STUDY QUESTIONS:
[1] Answer these questions from the passage on Balenciaga's creative director:
(a) Who is named as the long-time creative director of Balenciaga?
(b) Through what did Gvasalia first debut his fall winter 21 collection?
(c) What does the campaign video for pre-fall 21 not feature?
[2] Pick up the passage on Demna Gvasalia's work at Balenciaga after its final sentence and carry it forward.

DOCUMENT PASSAGE:
• • • •
As a rule, fashion designers took the tumult produced by Covid-19 as an opportunity to shake things up. There was the ubiquity of interactive digital fashion events, live-streamed runways, compelling collaborations. But few have taken the “shake things up” ethos as far as Demna Gvasalia, the long-time creative director of Balenciaga.

Rather than film and stream his fall winter 21 collection in Paris, as has become the norm, Gvasalia debuted the pieces through an interactive VR headset, then created an interactive video game with avatars dressed in the pieces, streamed on Balenciaga’s website. Last week, he unveiled a groundbreaking collaboration with Gucci—a crossover between the two iconic brands that saw Alessandro Michele merge Gucci’s iconic prints and motifs with the boxy, 80s-style silhouettes that have become Gvasalia-for-Balenciaga’s signature. Now, for pre-fall 21 (a collection he’s released months earlier than the usual schedule calls for), Gvasalia has unveiled a campaign video that doesn’t feature any clothes—and Balenciaga’s most sustainable collection to date.
• • • •
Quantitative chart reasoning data

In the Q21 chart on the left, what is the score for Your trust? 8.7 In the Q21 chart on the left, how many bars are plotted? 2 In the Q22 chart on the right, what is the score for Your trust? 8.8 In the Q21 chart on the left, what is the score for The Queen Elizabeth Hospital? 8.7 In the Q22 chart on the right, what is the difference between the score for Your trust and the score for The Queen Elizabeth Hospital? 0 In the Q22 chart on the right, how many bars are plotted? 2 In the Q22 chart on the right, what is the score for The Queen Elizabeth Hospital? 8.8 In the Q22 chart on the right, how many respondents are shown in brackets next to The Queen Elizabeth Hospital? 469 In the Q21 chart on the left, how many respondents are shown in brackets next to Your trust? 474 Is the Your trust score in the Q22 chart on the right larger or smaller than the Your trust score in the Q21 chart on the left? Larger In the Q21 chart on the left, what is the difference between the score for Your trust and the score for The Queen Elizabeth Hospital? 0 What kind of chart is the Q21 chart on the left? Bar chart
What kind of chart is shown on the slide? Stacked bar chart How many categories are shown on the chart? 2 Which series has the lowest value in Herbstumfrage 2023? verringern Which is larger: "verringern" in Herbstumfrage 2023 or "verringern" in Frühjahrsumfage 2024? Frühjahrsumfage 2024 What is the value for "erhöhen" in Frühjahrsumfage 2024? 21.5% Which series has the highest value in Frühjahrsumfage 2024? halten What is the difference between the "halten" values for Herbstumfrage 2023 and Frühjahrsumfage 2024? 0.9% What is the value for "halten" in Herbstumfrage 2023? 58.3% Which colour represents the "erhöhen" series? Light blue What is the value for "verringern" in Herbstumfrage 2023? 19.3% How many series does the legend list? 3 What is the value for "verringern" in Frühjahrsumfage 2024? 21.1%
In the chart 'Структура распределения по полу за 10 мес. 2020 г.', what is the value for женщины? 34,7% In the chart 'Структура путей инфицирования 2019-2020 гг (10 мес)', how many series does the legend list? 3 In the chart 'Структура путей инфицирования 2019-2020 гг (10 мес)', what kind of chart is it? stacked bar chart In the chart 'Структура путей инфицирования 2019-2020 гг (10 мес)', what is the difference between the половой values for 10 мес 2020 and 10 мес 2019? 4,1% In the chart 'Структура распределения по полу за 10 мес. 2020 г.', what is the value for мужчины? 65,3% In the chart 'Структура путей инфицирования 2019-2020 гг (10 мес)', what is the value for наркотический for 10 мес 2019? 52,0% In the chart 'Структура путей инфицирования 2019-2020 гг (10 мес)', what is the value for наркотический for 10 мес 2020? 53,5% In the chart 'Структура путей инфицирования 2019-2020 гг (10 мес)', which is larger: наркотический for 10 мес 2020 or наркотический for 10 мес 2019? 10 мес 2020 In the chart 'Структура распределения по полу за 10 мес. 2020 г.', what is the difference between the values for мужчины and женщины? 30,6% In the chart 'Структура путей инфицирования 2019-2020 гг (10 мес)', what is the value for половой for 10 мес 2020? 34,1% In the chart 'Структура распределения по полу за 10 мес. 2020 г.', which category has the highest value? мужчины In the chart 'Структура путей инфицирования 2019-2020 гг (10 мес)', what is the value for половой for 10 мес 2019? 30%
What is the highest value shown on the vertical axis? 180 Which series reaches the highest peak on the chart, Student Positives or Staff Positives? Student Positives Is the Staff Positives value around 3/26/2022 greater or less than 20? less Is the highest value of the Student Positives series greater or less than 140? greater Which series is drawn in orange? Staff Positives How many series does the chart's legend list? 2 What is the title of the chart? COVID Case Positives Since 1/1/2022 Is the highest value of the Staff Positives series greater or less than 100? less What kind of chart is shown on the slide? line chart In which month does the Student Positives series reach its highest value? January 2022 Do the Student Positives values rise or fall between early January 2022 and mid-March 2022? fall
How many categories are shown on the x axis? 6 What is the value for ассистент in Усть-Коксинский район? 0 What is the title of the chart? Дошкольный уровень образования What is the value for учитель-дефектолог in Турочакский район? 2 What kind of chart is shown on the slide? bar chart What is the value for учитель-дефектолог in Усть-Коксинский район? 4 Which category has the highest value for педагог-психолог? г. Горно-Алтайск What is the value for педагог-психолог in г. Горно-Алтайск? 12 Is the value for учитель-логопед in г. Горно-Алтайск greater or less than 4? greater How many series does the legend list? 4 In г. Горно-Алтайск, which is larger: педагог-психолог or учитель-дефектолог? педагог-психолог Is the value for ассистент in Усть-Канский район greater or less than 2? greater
• • • •
EXPECTED OUTPUTS:
[1]
(a) Demna Gvasalia
(b) An interactive VR headset
(c) Any clothes

[2]
“When I started this collection,” Gvasalia said in a post-show interview. “I said only show me sustainable fabrics. I don’t want to look at anything else.” As a result, the materials used in the pre-fall collection are almost 96% sustainable, a feat for any luxury brand. But Gvasalia’s pioneering attitude toward sustainability doesn’t stop with materials. It would, of course, be somewhat hypocritical to create a collection using almost entirely sustainable fabrics, but then craft wear-them-for-three-months garments with no real longevity. And so in this collection we see Gvasalia stick to the bread and butter that has made his tenure at Balenciaga so monstrously successful: timeless investment pieces like puffer jackets, printed dresses, and trench coats. In this way, Gvasalia is paving a pioneering path forward for what radical sustainability can look like in the luxury space. An alternative to ‘greenwashing,’ his ethos includes crafting consistent collections that aren’t drastically swayed by trends—the kind of pieces you’ll buy and wear for life.

The clothes were unveiled via a lookbook that photoshopped models onto dozens of iconic travel locations—the Hollywood Walk of Fame, the Great Wall of China, the Sydney Opera House—perfect for a world feeling desperately nostalgic for the days of unfettered global travel. Standout pieces include a magnificent voluminous yellow dress, reportedly inspired by Princess Diana’s wedding dress (it seems The Crown is touching every corner of the fashion ecosystem this season), fun new riffs on the iconic ‘Motorcycle’ bag (perfect for the Noughties-obsessed Bella Hadid types), and a bubblegum pink sweater emblazoned with the phrase ‘Gay Pride.’ The latter is a rare display of political activism from Gvasalia, a gay man who fought social and institutional homophobia as a queer youth in Georgia.

All in all, the collection provided a double dose of fashion escapism: ethereally beautiful clothes rooted in wearability, and displayed against the far-flung backdrops we’re dreaming of wearing them in.